Il y a +/- deux mois Cyrile grand amateur éclairé sur l'oeuvre de André, m'a fait parvenir son analyse sur la 1er planche du T1 des 7 Vie de l'Epervier. Je ne l'avais pas oublié !!
A l'occasion du 30ème anniversaire de la parution des "7 vies de l'Epervier" (mai 1983 - mai 2013), une analyse détaillée d'une planche emblématique du T1
© JUILLARD / Cothias
On parle souvent, à juste titre d'ailleurs, d'André Juillard comme du dessinateur de l'Elégance incarnée : c'est un peu occulter la noirceur réaliste au service de son travail, notamment sur sa série mythique : "Les 7 vies de l'épervier" élaborée avec Patrick Cothias au scénario ...
Mai 1983 - Mai 2013 : 30 années durant lesquelles continuent de souffler le vent de la BD dite historico-réaliste ... le vent des 7 vies ...
Extrait de "L'Art de la Bande Dessinée" : "Juillard est d'abord un artisan apprécié des scénaristes et des éditeurs pour la probité de son traitement, qui met son sens aigu du décor, à la fois architectural, vestimentaire et comportemental, et la ductilité de son talent graphique au service d'intrigues aventureuses, généralement très classiques si on les mesure à l'aune du roman historique, mais apportant un air neuf dans le secteur confiné de la BD à costumes."
Cette planche 7 est une planche Majeure, graphiquement et émotionnellement, du Cycle des 7 vies ... planche de la naissance d'Ariane, de la naissance d'un épervier épris de remords, de la mort d'une fratrie, de la naissance d'un mythe ... âpreté, dureté du propos et de la scène, le tout réhaussé par un encrage profond et dense de Juillard ...
La Blanche Morte (voir case 2 en image additionnelle) fut utilisée pour la couverture du superbe TT de Laurent Hennebelle (2012), et reprise sous un autre angle pour la version Grand Format Glénat en 1992 : c'est une case incontournable où mort et vie se côtoient ... aucune autre planche du Tome 1 ne reprend cette naissance du mythe !
D'un point de vue technique, tous les éléments du style graphique de Juillard, enfin libéré de Masquerouge format Pif, se retrouvent :
- Le strip 1 (voir photo), et ses cris de chiens débordant du cadre où Juillard se sentait prisonnier jusque là, illustre bien les conseils de ses premiers maîtres, notamment Jijé.
Extrait d'Entracte : "je n'ai jamais oublié ses conseils sur la composition :'Même les lettres que tu écris dans les bulles, leur agencement, leur graphisme c'est du dessin et çà doit être exécuté avec le même soin que le reste'".
- L'intensité de la scène, que nous lecteurs, vivons avec les protagonistes, est mise en exergue par cette fameuse composition des débuts de Juillard, simple pour une efficacité maximale.
Extrait de Juillard-Une monographie : "Ma tendance actuelle, c'est de simplifier les cadrages et dessiner ce qui est vu à hauteur d'homme, plutôt que d'abuser de plongées et contre-plongées".
- l'alternance zones d'ombre/zones lumineuses (paysage de neige) est ici parfaitement rendue.
Extrait de Juillard-Une monographie : "Je suis conscient d'avoir toujours eu une idée assez précise de la lumière, c'est même assez obsessionnel, et ce soucis d'évoquer la lumière passe soit par la couleur soit par un hachurage et des ombres noires.
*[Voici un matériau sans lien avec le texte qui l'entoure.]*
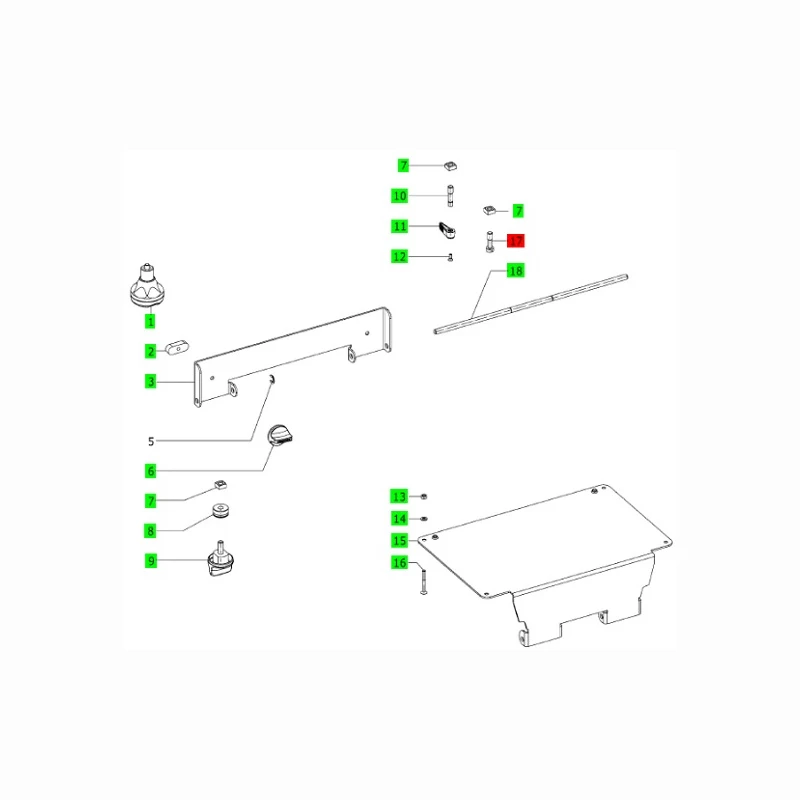 7
10
7
11
17
12
18
1
2
3
5
6
7
8
9
13
14
15
16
Si cet aspect me tient à coeur c'est par rapport à cette année d'apprentissage du dessin que j'évoquais plus haut, année cruciale avec un professeur très attaché à cette notion de lumière".
En conclusion, cette planche, essentielle dans la première période de Juillard, marque l'origine d'un mythe qui ne cesse de nous éblouir depuis 30 ans ... Ariane, Guillemot et leurs éperviers de la France d'Henri IV sont nés ici et ne sont pas prêts de mourir dans l'âme de nous autres lecteurs ... la preuve en est le duel sans merci que se sont livrés de potentiels acquéreurs pour cette planche dans une célèbre maison de vente aux enchères ... Apre combat que je ne pus suivre à l'époque, mais tel Masquerouge, je suis resté en embuscade et le temps a fini par jouer en ma faveur.
Pour terminer, et comme il est question de Temps, laissons le dernier mot au prolifique Patrick Cothias (voir photo) :
"Toutes les histoires sont vraies ... à plus forte raison celles qu'on se donne la peine (et le plaisir !) d'IMAGINER. Toutes nos condoléances pour le temps qui passe."